モーゼルC86ピストル

 「DWJ」2005年7月号に、全く知らなかった非常にユニークな特徴を持つモーゼル製ピストルに関する記事が掲載されていました。


モーゼルC86



 モーゼル社初のピストルモデルは、いわくC96、C96、そしてC96。これが一般的考えである。単発のC77も知られているが、本当のピストルではない(頑住吉注:ん? 何故でしょうね)。77と96の間には86が位置する(頑住吉注:C78はリボルバーなのでピストルには含めないということでしょう)。事実モーゼルは1886年に連発ピストルのパテントを得ていた。唯一のサンプルが存在している。我々はこれをお見せする。

 モーゼル兄弟は1970年代、全くもって運命に不満を持ってよかった。彼らのゲベールモデル71(頑住吉注:モーゼルの本格デビュー作で、例外もあるようですが、ドイツ初の金属弾薬式軍用ライフルと言ってかまわないでしょう。黒色火薬弾薬仕様、ボルトアクション、単発式でした)は国家機密とされ、このため商品として市場に出すことはできなかった。検査所はモーゼルによって作られたこのゲベール用のわずかな部品を、通常ある範囲内の寸法誤差ゆえに後処置のために突き返した。このオベルンドルフ出身の兄弟は帝国建設後、ロングアームによって大きな利益を上げられていなかった。
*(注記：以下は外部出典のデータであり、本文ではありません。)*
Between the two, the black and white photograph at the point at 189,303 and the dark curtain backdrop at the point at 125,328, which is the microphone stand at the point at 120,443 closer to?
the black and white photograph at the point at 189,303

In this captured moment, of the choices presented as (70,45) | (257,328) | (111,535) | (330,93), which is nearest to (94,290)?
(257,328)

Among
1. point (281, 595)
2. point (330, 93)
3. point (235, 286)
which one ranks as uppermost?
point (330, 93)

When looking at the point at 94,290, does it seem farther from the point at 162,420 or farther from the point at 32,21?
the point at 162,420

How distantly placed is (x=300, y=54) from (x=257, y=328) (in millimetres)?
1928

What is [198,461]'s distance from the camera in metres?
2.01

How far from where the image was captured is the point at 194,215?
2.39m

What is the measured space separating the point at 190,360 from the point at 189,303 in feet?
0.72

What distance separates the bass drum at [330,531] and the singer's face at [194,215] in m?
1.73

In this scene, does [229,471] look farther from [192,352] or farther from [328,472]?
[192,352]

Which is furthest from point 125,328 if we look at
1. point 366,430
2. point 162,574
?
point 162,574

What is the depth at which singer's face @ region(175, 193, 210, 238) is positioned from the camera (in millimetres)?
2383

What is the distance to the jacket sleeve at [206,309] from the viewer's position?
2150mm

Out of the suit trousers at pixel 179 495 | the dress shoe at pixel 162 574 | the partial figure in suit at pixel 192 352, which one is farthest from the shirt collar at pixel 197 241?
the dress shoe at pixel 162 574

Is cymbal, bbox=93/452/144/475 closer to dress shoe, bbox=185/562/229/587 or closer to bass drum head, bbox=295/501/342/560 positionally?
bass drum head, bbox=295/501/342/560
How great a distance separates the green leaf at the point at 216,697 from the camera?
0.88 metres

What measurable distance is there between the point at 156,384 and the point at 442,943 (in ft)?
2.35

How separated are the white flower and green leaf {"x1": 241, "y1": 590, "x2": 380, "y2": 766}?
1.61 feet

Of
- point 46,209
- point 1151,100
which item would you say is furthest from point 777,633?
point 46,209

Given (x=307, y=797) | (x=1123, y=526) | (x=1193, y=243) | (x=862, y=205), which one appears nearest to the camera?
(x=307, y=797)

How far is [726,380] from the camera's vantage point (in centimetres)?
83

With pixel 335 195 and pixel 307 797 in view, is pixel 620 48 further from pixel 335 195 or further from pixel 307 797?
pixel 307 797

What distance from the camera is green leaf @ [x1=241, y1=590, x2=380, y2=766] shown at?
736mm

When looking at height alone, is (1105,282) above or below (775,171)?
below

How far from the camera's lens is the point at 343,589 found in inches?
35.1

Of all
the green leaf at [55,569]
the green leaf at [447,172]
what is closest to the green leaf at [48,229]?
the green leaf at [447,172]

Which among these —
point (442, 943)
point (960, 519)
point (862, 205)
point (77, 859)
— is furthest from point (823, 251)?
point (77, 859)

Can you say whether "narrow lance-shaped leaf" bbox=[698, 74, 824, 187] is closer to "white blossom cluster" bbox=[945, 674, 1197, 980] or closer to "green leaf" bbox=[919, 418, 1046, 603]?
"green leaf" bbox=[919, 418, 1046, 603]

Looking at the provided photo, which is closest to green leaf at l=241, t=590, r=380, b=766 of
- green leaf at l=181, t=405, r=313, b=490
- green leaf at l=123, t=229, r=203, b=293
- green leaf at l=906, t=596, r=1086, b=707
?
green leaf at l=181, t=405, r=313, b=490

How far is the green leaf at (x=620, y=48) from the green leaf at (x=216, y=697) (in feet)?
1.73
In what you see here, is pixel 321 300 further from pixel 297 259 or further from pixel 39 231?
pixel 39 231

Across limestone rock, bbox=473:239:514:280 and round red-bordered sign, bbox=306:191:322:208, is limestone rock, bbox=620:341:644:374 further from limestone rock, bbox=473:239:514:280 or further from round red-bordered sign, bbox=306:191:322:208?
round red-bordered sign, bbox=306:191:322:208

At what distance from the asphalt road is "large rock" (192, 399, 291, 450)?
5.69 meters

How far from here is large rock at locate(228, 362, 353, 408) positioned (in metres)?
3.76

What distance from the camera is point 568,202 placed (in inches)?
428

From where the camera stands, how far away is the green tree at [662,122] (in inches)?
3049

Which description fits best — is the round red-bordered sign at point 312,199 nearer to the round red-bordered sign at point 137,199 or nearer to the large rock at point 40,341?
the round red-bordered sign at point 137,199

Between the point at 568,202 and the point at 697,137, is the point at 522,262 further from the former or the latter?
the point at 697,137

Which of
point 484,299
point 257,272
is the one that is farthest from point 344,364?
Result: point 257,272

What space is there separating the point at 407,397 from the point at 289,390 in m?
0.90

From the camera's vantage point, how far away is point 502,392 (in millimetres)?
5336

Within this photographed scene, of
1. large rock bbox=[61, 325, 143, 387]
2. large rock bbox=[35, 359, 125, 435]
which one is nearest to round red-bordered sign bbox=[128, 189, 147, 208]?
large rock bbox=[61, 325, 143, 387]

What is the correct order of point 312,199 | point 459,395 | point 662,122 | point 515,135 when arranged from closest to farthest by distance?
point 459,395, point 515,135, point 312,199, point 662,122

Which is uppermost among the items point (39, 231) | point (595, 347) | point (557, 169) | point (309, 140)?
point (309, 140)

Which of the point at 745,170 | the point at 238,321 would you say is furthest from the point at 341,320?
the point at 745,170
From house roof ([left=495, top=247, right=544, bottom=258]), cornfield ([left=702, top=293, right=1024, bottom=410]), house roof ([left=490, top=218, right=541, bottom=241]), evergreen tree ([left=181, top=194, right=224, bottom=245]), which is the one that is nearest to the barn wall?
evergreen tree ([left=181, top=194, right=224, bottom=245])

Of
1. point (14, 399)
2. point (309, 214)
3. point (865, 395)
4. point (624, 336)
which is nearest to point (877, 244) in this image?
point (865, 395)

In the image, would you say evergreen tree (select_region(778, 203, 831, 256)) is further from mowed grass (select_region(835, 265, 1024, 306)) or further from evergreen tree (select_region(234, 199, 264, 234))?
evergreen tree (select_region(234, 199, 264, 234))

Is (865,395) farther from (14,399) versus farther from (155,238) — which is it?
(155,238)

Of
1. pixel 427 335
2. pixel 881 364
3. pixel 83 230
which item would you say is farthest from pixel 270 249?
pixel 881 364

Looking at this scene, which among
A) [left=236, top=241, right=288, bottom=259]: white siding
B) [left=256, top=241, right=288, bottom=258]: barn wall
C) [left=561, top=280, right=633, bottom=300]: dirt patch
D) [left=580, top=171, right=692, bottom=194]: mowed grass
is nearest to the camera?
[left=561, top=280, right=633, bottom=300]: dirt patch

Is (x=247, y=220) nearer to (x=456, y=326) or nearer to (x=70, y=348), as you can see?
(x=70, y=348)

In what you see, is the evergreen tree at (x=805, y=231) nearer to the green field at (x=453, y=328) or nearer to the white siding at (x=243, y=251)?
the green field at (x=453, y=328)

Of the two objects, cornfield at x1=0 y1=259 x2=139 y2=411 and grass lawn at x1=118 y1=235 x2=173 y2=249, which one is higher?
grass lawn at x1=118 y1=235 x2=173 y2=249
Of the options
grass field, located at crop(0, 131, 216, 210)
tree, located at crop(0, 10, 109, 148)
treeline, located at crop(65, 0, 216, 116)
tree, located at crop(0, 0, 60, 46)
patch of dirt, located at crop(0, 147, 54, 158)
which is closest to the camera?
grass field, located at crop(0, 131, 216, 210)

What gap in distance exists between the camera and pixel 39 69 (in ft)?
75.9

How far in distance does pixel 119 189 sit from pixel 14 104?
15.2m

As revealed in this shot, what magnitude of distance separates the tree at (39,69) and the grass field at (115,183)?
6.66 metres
 ショートアームでも成功は得られないままだった。単発ピストルC77は、連発の「ライヒスリボルバー」が採用直前にある時代に誕生した。1878年の革新的な「ジグザグ」リボルバーも1879年、プロシア王国国防省に却下されたし、ベルリンの警察本部でも同様だった。‥‥この銃は登場が遅すぎたのである。この却下が賢明であったかどうかは解決されない疑問である。第一次大戦になってもなお、ドイツ兵はアンティーク化したライヒスリボルバーを引っぱり出さねばならなかった。

 極度に装填が面倒なリボルバーモデルであるM79およびM83(頑住吉注:長短のライヒスリボルバー。コルトSAAのようなソリッドフレームなのにエジェクターがありませんでした)とは違い、ブレイクオープン可能な「ジグザグ」は真のクイックローダーだった。そのシリンダー運動の原理は今日なおユーロファイター2000の機載砲に使用されているのが見られる(頑住吉注:へー)。それはともかくこのオベルンドルフの人たちは当時、簡単に言って公的機関とのビジネスに、本当には入れてはなかったのである。ショートアームマーケットでの決定的成功は、ロック機構のあるセルフローディングピストルC96が初めてもたらした。

 ロングアームマーケットにおいて、モーゼル兄弟はオスマン帝国との契約によって初めて、企業の継続的な経済的保証を手にした。この時代、Loewe指揮下の大規模なドイツ軍需トラストへへのこの企業の編入も起こった。

 モーゼルが1877年から1890年までに手にした多くのパテントのうち、1886年7月24日のドイツ帝国パテントナンバー38007は珍しいものとして目立っている。このパテントは、連発経過がトリガーによってあやつられる、チューブラーマガジンを伴う閉鎖機構メカニズムの権利を保護した。

パテントナンバー38007


 モーゼルはこのパテントによって保護された構造により、ボルカニックリピーティングアームズカンパニーによって19世紀半ばに開発されたアイデアを発展開発した。このボルカニックピストルはチューブラーマガジンを持ち、弾薬はレバーが付属したトリガーガードの操作によってチャンバー後方に動かされた。この原理は最終的にウィンチェスターモデル94というブレイクをもたらした。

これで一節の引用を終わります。